Do a test run on a piece of CI. Don't fill it up all the way. Then stand it up on end and fill it with water. If it holds water, I would say it was good. Then break the CI and inspect your plug for a uniform seal.


----------



## PLUMBER_BILL (Oct 23, 2009)

plbgbiz said:


> Bill,
> 
> I'm not sure I'm getting the full idea. You have compressed air at the bottom of the chamber and this forces the grout through the tube?
> 
> What keeps the air from bypassing the mud mixture?


 
THE BLACK TUBE HAS TO STAY VERTICLE, I would fill the tube to about 4" from the top, I would take a air supply regulated down to 2-3 pounds and let it hooked up.

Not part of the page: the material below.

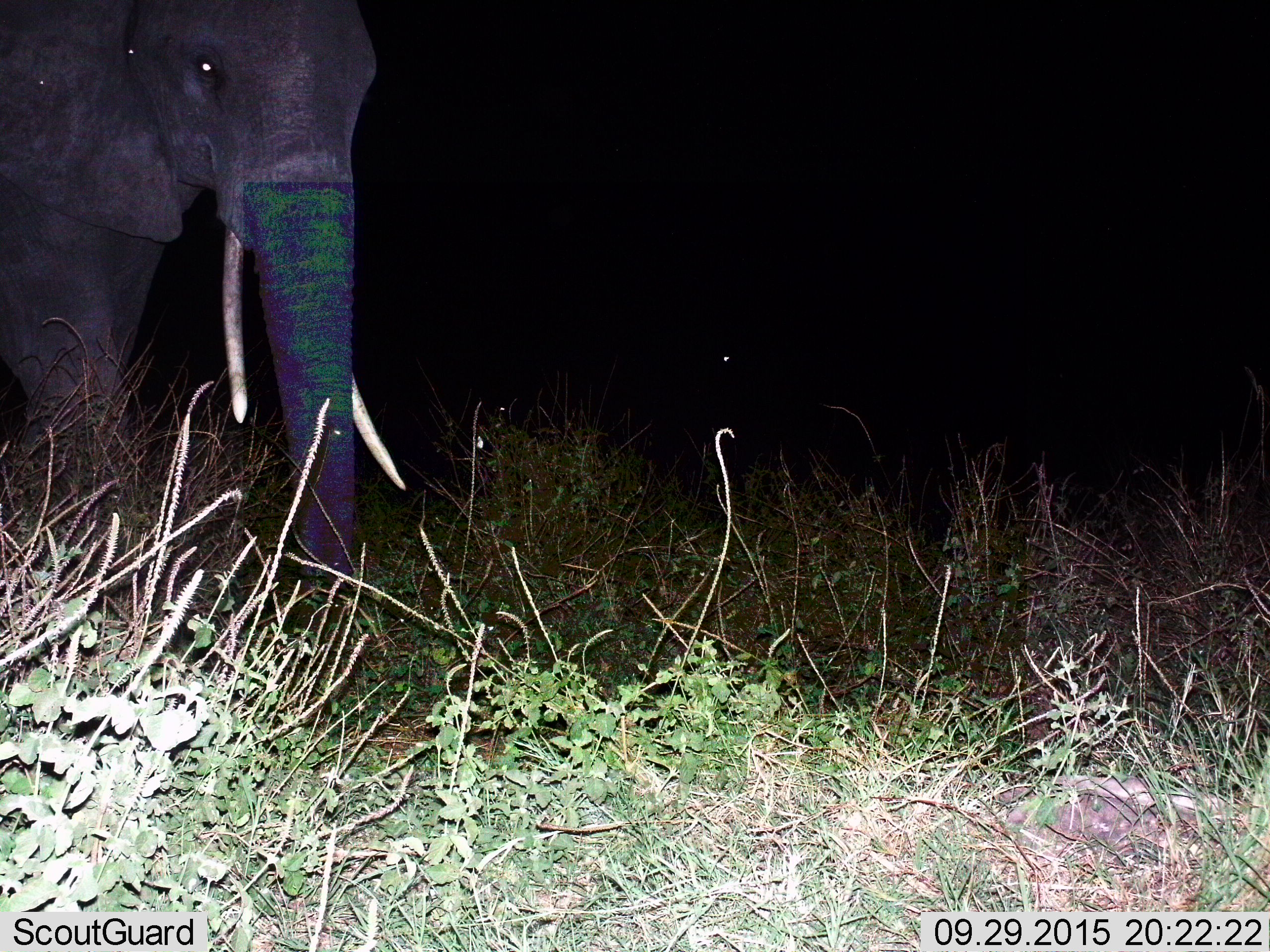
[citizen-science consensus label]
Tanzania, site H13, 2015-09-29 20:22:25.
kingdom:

As morter was forced through the tube more volume of air was applied until all morter was expended then you'd get a woosh. 
You have to get the mix right not too stiff but when the valve was opened it did not run out either, it needed the air to move it.


----------



## Ron (Jun 12, 2008)

Contact BP they will plug the line for you, they know what there doing, might take a few months but what the hey. :laughing: JK Only meant for a laugh Back On Topic.


----------



## Redwood (Sep 8, 2008)

Hey John,

We have done quite a few jobs around here where lines to the city sewer were being abandoned.

The cities we have done this in allow us to shoot a liner coming within 2' of the city line. The liner is clamped shut on the end, dead ending the line and keeping ground water and soil from washing into the city sewer. That saves some big bux not having to dig the busy street. Of course you'l have to reestablish the other line.


----------